A Meridian native, Rodney Hood spent three seasons playing Division I basketball before the opportunity to reach the next level presented itself, and the 6-foot-8 guard/forward was selected by the Utah Jazz in the first round of the 2014 NBA Draft, leaving him just a few credits shy of becoming a college graduate.
Six years later, now a member of the Portland Trailblazers’ starting lineup, Rodney found himself with plenty of down time in the spring as he was rehabbing from a torn achilles suffered last December, and the NBA was on hold due to the coronavirus pandemic. He decided to re-enroll at Duke — where he spent his final two collegiate seasons after transferring from Mississippi State — amid thoughts of his life after the NBA and on the advice of his wife, Richa, Rodney told ESPN reporter Eric Woodyard earlier this month.

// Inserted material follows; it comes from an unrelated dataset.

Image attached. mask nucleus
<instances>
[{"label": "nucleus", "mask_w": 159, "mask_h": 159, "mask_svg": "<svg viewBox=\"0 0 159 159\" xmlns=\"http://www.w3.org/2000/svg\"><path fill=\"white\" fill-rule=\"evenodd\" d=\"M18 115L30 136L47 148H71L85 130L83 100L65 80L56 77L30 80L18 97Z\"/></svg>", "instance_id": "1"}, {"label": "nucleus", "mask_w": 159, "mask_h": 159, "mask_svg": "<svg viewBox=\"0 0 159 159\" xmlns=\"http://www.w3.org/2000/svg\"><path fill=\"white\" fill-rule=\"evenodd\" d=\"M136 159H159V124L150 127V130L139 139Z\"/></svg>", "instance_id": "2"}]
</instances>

“He was always intent on finishing his degree,” Ricky said. “The injury and COVID-19 gave him the opportunity to really focus on trying to get all that taken care of.”
Based in Portland, Oregon, Rodney is taking online classes to finish his major in social work. Since he took mainly elective classes while at MSU and Duke, Ricky said his son is involved in more extensive research classes with papers and presentations.
“It took him a little time to get back familiar with it, but it’s all online, and the professionals at Duke have been really good,” he said. “It’s been a really good experience for him from what he’s telling me, because they’re really interested in him learning the information, and he wants to get it.”
Former Meridian High School boys basketball head coach Randy Bolden, who led the Wildcats when Rodney was on the team, said he figured his former standout would return to school and concentrate on social work as he’s always been determined and wanted to support others.
“Rodney is the type of kid who always looked to help people, and he comes from an educated family, so it’s not surprising,” Bolden said. “Rodney’s always been the guy who, when he puts his mind to something, he’s been able to accomplish it. There’s no telling what he has in store and what he’s going to do with that degree.”
Ricky said Rodney wants to coach at the college level when his NBA career concludes, but having a degree will be monumental for whatever he does after his playing days are over.
“It’s really helping him prepare for his future once basketball stops, because it will stop for him just like it does for everybody else,” he said. “So he needs to have that.”
For Bolden, knowing his former player is working toward graduating is more satisfying than watching him play at basketball’s highest level.
I’m more proud to see him get that degree because that’s going to carry him through his life,” he said. “I’m proud to see him play in the NBA, but I’m even more proud to see him get his college degree.”